Pino Arlacchi, eurodeputato socialista membro della commissione Affari esteri del Parlamento europeo ed ex direttore ONU, spezza una mezza lancia in suo favore. “La Ashton non sta brillando nella sua condotta, ma il vero limite è imposto dai trattati europei che obbligano l’Ue ad agire sempre all’unanimità. Senza l’accordo tra tutti, l’intero sistema si blocca”. Arlacchi ha ragione, in politica estera l’Ue non ha mandato pieno, ma allora cosa può fare la Ashton? “Non molto – secondo Arlacchi – visto che l’EEAS è solo una burocrazia amministrativa. Il vero problema resta la politica”. Il risultato, continua Arlacchi, è che “l’Europa adesso si è spaccata in tre: gli interventisti franco-inglesi, gli scettici tedeschi e le mezze misure italiane”.
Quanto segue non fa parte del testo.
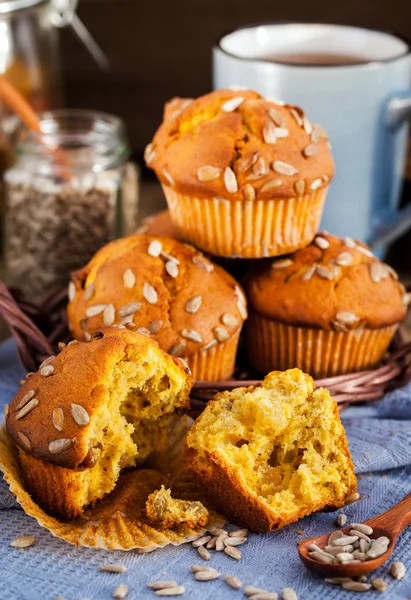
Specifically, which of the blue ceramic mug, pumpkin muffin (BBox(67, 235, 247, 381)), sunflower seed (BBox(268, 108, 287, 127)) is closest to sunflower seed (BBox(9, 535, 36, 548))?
pumpkin muffin (BBox(67, 235, 247, 381))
Meno critico il francese popolare Dominique Baudis, vicepresidente della commissione Affari esteri, che parla di “bicchiere mezzo pieno e mezzo vuoto, visto che ci sono disaccordi ma anche tanti accordi”. “In una politica a 27 non è facile essere tutti d’accordo. La Aston deve trovare delle formule comuni per tutti, ma non è lei il motore politico dell’Ue. La politica di difesa resta una competenza degli Stati membri”. Insomma, come diceva il diplomatico francese Maxime Lefebvre, “Le dichiarazioni congiunte dell’Ue servono solo a mascherare le divergenze esistenti tra gli stati membri”.
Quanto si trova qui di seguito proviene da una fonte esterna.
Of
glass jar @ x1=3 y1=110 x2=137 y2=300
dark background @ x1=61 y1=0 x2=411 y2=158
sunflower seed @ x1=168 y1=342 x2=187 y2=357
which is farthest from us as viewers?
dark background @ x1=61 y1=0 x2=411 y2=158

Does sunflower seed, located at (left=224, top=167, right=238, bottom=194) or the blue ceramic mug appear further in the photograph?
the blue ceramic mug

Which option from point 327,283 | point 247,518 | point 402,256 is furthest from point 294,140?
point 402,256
Più dura Ana Gomes, portoghese e socialista, relatrice di una relazione sulla Libia all’Europarlamento. “Anche se per agire ci vuole l’unanimità, in fase di pianificazione Lady Ashton ha potere d’iniziativa, ovvero può mettere gli Stati nazionali di fronte alla linea dell’Ue. Finora non si è avvalsa di questa facoltà, ha preferito rincorrere la Nato e lasciare che i governi nazionali si muovano in modo sparpagliato”. Insomma secondo la Gomes, l’Alto Rappresentante avrebbe dovuto essere più “intraprendente”, visto che “in gioco c’è la reputazione dell’Ue nel’intero mondo arabo, già compromessa per il sostegno dato per anni a tiranni come Mubarak e Gheddafi”.

Ecco che ad oggi, dopo il suo ufficiale insediamento il 1 gennaio 2011 e in attesa dei prossimi passi sulla Libia, il Servizio esterno d’Azione ha toccato il suo culmine d’attività con la spartizione di centinaia di nuove poltrone tra diplomatici degli stati membri e funzionari dell’ex direzione generale per le relazioni estere della Commissione europea.